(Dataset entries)
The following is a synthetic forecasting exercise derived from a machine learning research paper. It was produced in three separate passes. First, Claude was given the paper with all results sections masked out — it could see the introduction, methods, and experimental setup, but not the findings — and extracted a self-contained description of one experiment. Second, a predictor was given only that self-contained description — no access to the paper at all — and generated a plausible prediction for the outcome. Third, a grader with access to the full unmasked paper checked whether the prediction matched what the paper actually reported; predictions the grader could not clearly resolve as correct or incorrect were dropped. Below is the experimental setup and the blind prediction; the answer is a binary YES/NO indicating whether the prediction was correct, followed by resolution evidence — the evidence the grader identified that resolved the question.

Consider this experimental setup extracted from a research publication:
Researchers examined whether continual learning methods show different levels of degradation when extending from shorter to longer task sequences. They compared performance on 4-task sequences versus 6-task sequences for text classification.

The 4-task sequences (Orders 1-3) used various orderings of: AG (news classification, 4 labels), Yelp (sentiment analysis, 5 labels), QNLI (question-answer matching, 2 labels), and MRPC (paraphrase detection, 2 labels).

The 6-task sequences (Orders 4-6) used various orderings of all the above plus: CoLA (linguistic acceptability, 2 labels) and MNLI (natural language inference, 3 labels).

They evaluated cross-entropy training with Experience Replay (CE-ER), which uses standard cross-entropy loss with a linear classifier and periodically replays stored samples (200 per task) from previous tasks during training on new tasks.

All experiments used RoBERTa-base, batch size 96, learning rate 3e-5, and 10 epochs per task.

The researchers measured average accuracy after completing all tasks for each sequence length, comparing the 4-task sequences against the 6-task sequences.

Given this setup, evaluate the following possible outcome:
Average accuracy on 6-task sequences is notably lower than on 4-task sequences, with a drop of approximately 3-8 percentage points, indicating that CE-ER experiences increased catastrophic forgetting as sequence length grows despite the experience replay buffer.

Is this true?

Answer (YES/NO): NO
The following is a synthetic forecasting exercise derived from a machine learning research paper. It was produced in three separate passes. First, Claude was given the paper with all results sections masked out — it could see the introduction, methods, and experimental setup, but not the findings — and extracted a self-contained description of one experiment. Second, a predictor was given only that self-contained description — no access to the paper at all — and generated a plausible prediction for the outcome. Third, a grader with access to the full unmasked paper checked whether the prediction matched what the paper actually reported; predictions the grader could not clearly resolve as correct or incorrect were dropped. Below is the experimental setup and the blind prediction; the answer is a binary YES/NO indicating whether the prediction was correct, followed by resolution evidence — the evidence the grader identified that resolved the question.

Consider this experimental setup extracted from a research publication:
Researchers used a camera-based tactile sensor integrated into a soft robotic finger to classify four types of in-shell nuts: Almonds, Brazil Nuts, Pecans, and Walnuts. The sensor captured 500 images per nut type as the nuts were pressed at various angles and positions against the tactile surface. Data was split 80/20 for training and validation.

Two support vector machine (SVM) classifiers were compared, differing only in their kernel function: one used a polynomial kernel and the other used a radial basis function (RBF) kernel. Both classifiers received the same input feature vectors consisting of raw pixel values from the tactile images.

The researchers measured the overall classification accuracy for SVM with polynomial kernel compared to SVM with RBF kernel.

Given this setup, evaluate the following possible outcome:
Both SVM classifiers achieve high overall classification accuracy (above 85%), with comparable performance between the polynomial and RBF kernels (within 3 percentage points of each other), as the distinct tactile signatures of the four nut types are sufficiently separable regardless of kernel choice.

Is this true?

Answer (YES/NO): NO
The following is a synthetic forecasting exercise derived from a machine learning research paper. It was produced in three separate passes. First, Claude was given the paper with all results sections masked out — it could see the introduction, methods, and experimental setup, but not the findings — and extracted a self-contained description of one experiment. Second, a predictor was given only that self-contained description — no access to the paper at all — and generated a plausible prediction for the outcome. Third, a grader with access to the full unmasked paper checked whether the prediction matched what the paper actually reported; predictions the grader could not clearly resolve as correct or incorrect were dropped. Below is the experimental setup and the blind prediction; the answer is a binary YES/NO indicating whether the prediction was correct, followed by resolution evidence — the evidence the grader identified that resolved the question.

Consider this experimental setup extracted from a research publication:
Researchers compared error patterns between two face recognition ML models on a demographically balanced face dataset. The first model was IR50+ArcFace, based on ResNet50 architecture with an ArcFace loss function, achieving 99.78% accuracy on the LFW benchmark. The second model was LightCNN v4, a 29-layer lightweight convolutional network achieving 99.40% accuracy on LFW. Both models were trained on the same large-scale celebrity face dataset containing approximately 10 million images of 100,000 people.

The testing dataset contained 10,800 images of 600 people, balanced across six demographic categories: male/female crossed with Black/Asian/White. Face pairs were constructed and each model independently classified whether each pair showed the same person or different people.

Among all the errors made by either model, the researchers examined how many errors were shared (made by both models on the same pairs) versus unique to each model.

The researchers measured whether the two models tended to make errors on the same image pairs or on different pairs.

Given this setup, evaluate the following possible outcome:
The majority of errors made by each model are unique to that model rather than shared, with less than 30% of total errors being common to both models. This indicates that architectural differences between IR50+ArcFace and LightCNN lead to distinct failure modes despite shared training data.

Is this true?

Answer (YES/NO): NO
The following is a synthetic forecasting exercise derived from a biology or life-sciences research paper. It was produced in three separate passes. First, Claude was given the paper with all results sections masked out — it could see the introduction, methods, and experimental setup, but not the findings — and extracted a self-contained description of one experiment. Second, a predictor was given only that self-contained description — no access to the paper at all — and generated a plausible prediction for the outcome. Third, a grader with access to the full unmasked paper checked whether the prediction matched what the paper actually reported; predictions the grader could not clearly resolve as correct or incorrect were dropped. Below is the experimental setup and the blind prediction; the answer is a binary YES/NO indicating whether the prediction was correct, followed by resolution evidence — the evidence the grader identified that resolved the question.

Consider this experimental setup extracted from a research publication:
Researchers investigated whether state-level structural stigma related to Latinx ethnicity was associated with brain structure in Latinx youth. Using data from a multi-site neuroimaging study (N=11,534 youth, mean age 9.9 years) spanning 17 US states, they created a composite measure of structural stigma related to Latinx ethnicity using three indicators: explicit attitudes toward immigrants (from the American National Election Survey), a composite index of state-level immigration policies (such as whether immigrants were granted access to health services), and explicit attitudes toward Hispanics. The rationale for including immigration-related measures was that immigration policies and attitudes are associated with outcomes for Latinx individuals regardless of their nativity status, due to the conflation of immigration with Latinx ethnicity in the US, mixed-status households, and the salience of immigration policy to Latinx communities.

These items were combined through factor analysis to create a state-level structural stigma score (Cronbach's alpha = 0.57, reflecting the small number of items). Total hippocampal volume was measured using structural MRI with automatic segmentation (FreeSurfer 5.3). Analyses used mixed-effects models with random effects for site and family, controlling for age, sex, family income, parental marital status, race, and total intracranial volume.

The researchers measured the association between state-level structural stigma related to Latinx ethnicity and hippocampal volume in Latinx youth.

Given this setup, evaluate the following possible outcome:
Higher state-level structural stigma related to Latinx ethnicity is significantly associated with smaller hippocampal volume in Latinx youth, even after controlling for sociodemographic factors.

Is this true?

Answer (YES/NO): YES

- WORK TASK -
Some lines in the data above hold the string "training". Find and copy each of them.

- RESPONSE TO THE EXERCISE -
They evaluated cross-entropy training with Experience Replay (CE-ER), which uses standard cross-entropy loss with a linear classifier and periodically replays stored samples (200 per task) from previous tasks during training on new tasks.
Researchers used a camera-based tactile sensor integrated into a soft robotic finger to classify four types of in-shell nuts: Almonds, Brazil Nuts, Pecans, and Walnuts. The sensor captured 500 images per nut type as the nuts were pressed at various angles and positions against the tactile surface. Data was split 80/20 for training and validation.
The majority of errors made by each model are unique to that model rather than shared, with less than 30% of total errors being common to both models. This indicates that architectural differences between IR50+ArcFace and LightCNN lead to distinct failure modes despite shared training data.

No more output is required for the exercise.